After returning to Europe, we worked intermittently on the footage in Basel, Switzerland, from April, 1970, until the summer of 1972. First, we wrote a shot log and synchronized picture with sound. That completed, we had an internegative of the entire film record made for Dr. D. Carleton Gajdusek for his collection of films on the Baruya at the National Institutes of Health, Bethesda, Maryland. This satisfied the responsibility we had assumed from the beginning of preserving a research document of the footage as originally shot.

We then began work on what we intended as the first edited film to come from the project. The choice of a unifying theme, namely salt, reflected some of Godelier's theoretical thinking as he began to write up and publish his Baruya material. Family responsibilities in Italy made it impossible for us to continue this film past the rough cut stage. We had to put the whole project aside until the spring of 1979.

At this point we realized that it was high time to take stock and complete the process of getting some film into circulation. The Jablonkos, Godelier, and his assistants, Lemonnier and Lory, met in Basel to review the total footage. Lory and Lemonnier had both worked among the Baruya subsequent to 1969 and knew the area and many of the people well. This was the first time they had seen any of our footage. During three days of intensive viewing they used our footage as "a field away from the field", comparing events filmed in 1969 to situations seen during their later field trips. New perceptions and insights were reached in discussion with other anthropologists who also took part in the viewing (Florence Weiss and Milan Stanek).

The screenings were started with a rough cut of the incomplete film BARUYA SALT. We viewed this film on a screen approximately 10 by 12 feet large, in a beautifully appointed projection room. The image was professionally impressive, but there was no possibility of stopping or reversing the film. We then moved into a cutting room, which, though small, could just accommodate the seven viewers around the Steenbeck editing table. As we watched uncut footage, Godelier now had his hands on the controls. The image, though only 8 by 10 inches large, could now be stopped, precise details could be pointed to as the discussion proceeded. The film could be reversed in order to check queries.

## EXTRACTED ENTRIES

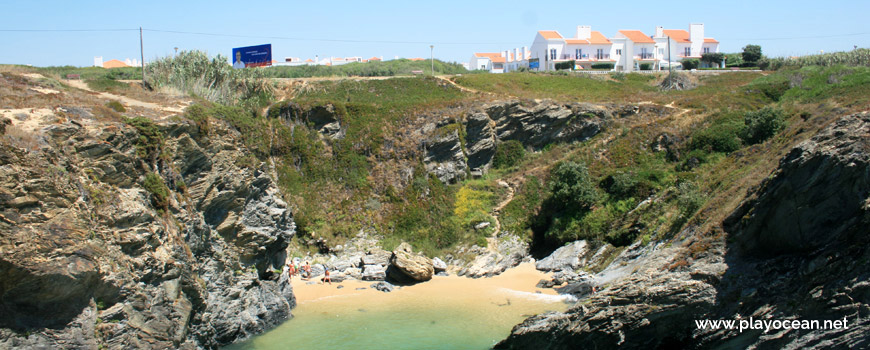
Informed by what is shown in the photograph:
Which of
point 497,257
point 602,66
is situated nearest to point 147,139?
point 497,257

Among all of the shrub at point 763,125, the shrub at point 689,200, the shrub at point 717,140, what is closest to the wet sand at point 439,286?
the shrub at point 689,200

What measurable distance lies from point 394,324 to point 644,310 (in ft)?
33.3

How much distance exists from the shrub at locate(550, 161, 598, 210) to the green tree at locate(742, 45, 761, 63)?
40.4m

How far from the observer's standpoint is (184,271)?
62.4 ft

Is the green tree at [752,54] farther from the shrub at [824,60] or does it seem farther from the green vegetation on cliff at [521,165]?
the green vegetation on cliff at [521,165]

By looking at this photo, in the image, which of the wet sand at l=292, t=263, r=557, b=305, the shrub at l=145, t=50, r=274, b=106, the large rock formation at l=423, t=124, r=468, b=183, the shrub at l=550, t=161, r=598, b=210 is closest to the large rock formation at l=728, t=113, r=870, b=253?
the wet sand at l=292, t=263, r=557, b=305

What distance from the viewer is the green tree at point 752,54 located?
205 feet

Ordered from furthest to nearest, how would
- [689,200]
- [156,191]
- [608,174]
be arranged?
1. [608,174]
2. [689,200]
3. [156,191]

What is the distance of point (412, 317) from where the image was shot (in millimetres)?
23891

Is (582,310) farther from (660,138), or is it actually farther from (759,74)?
(759,74)

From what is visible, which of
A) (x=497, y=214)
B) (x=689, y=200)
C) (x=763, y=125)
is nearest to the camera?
(x=689, y=200)

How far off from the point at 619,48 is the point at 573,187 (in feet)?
148

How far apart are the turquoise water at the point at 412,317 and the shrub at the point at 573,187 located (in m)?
6.96

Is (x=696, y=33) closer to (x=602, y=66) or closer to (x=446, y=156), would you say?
(x=602, y=66)
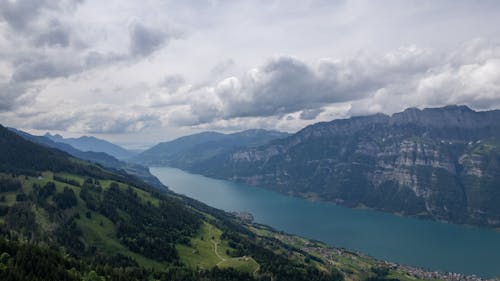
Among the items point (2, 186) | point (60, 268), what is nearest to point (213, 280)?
point (60, 268)

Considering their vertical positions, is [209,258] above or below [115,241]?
below

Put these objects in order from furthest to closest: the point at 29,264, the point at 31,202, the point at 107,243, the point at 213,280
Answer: the point at 31,202 → the point at 107,243 → the point at 213,280 → the point at 29,264

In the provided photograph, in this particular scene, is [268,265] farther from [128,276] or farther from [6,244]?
[6,244]

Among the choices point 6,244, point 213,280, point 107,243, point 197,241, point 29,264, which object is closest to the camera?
A: point 29,264

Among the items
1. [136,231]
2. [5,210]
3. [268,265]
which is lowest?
[268,265]

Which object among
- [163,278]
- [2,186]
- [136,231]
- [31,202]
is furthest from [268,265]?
[2,186]

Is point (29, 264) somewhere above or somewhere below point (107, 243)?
above

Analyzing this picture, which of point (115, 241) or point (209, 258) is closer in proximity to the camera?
point (115, 241)

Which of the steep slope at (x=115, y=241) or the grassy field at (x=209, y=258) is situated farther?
the grassy field at (x=209, y=258)

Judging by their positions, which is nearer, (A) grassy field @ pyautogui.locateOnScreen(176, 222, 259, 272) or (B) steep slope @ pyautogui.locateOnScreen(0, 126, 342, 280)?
(B) steep slope @ pyautogui.locateOnScreen(0, 126, 342, 280)

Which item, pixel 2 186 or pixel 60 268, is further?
pixel 2 186
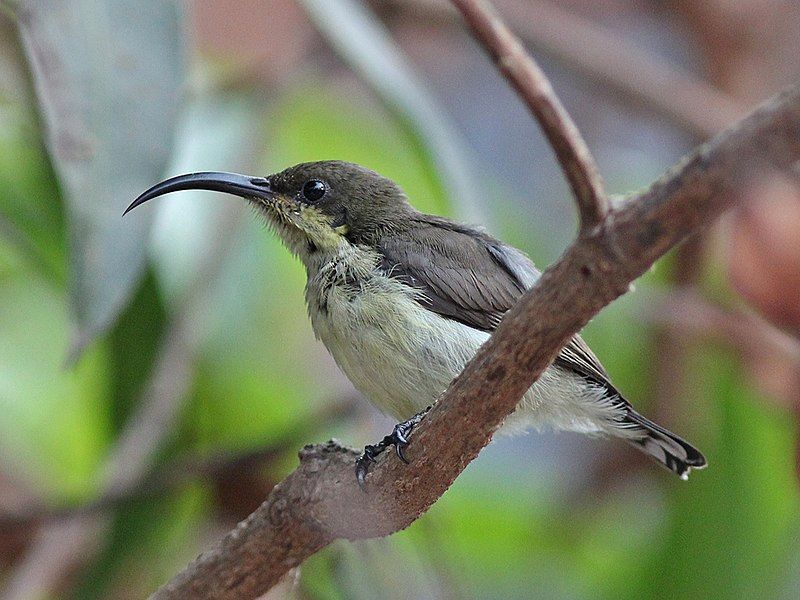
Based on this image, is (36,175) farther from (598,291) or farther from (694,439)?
(598,291)

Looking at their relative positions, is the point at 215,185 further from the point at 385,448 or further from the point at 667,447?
the point at 667,447

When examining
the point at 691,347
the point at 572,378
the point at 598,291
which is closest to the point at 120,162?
the point at 572,378

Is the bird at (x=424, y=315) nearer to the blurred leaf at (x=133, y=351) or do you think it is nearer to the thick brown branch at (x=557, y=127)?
the blurred leaf at (x=133, y=351)

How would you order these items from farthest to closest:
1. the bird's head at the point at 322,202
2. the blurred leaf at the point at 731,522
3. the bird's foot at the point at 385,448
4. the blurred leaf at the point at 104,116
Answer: the blurred leaf at the point at 731,522 → the bird's head at the point at 322,202 → the blurred leaf at the point at 104,116 → the bird's foot at the point at 385,448

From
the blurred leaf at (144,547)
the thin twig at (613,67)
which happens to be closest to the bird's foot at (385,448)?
the blurred leaf at (144,547)

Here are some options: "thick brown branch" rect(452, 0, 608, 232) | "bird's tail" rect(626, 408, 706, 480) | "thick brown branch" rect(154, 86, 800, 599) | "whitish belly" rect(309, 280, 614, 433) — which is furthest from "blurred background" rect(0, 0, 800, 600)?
"thick brown branch" rect(452, 0, 608, 232)

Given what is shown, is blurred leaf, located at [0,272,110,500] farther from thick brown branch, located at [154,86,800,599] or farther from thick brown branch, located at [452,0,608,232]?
thick brown branch, located at [452,0,608,232]

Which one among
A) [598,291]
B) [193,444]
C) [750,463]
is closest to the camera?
[598,291]
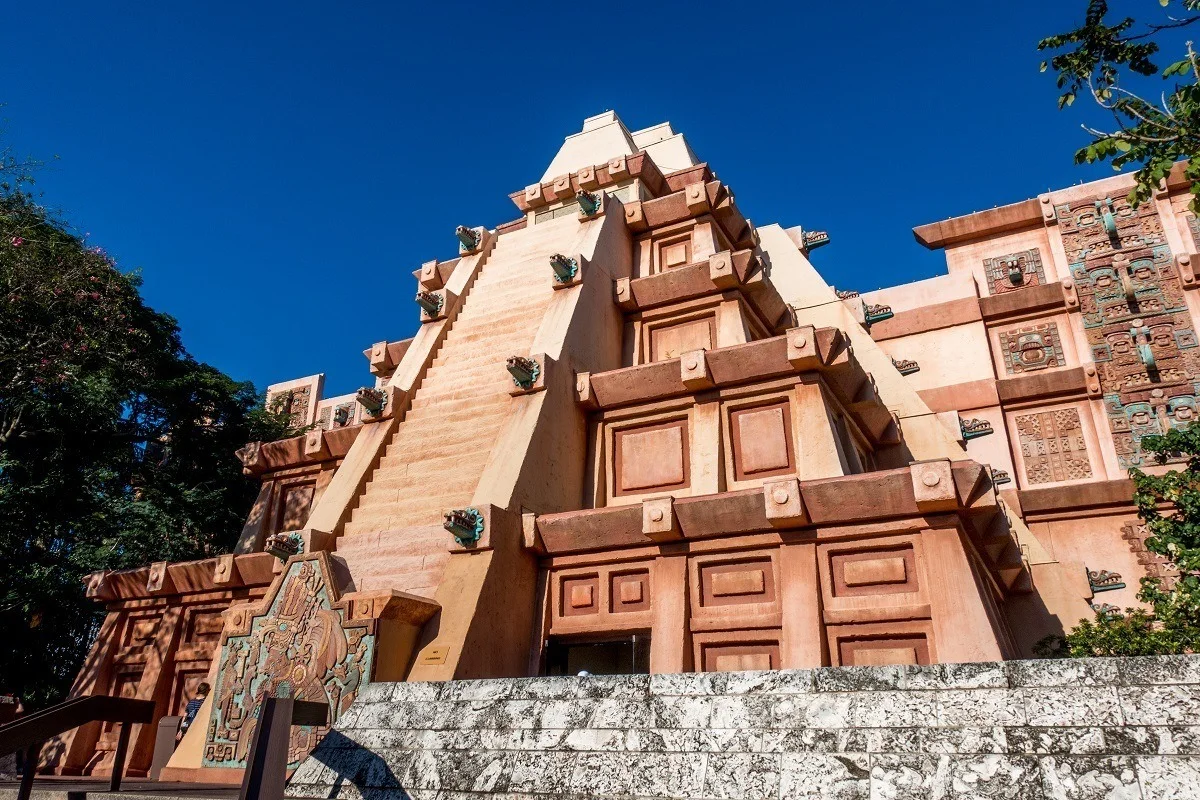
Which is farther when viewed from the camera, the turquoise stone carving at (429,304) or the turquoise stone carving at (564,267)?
the turquoise stone carving at (429,304)

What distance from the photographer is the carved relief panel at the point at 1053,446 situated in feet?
54.0

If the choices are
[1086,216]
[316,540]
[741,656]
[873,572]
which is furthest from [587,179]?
[1086,216]

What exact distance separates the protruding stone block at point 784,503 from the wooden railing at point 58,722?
5.87m

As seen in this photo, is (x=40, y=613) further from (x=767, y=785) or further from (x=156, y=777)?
(x=767, y=785)

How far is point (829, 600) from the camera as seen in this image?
8344mm

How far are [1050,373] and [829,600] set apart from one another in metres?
11.8

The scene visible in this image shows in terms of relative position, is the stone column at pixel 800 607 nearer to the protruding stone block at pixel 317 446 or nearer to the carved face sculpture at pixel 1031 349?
the protruding stone block at pixel 317 446

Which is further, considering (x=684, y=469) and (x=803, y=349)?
(x=684, y=469)

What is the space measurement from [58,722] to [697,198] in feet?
41.8

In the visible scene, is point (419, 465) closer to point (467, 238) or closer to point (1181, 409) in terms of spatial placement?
point (467, 238)

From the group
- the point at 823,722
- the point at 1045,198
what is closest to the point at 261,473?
the point at 823,722

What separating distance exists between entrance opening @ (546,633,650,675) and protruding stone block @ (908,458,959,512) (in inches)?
133

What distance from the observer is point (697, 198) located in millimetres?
14961

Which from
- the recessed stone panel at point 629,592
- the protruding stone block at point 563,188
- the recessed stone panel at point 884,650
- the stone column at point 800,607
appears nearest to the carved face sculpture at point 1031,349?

## TO DO
A. What is the exact wording of the account of the Baruya footage from "The screenings were" up to and including "to check queries."? Copy it.
B. According to the account of the Baruya footage, how large was the screen in the projection room?
C. Does the account of the Baruya footage support each of these statements? Answer yes or no for each, and quote the deciding words. (i) The internegative of the film record was made for Dr. D. Carleton Gajdusek. (ii) In the projection room, the rough cut of BARUYA SALT could be stopped and reversed. (iii) Lory and Lemonnier had seen the footage before the viewing in Basel.
These entries come from a different source than the text above.

## CORRECT ANSWERS
A.
The screenings were started with a rough cut of the incomplete film BARUYA SALT. We viewed this film on a screen approximately 10 by 12 feet large, in a beautifully appointed projection room. The image was professionally impressive, but there was no possibility of stopping or reversing the film. We then moved into a cutting room, which, though small, could just accommodate the seven viewers around the Steenbeck editing table. As we watched uncut footage, Godelier now had his hands on the controls. The image, though only 8 by 10 inches large, could now be stopped, precise details could be pointed to as the discussion proceeded. The film could be reversed in order to check queries.

B. Approximately 10 by 12 feet.

C.
(i) Yes: "we had an internegative of the entire film record made for Dr. D. Carleton Gajdusek"
(ii) No: "there was no possibility of stopping or reversing the film"
(iii) No: "This was the first time they had seen any of our footage."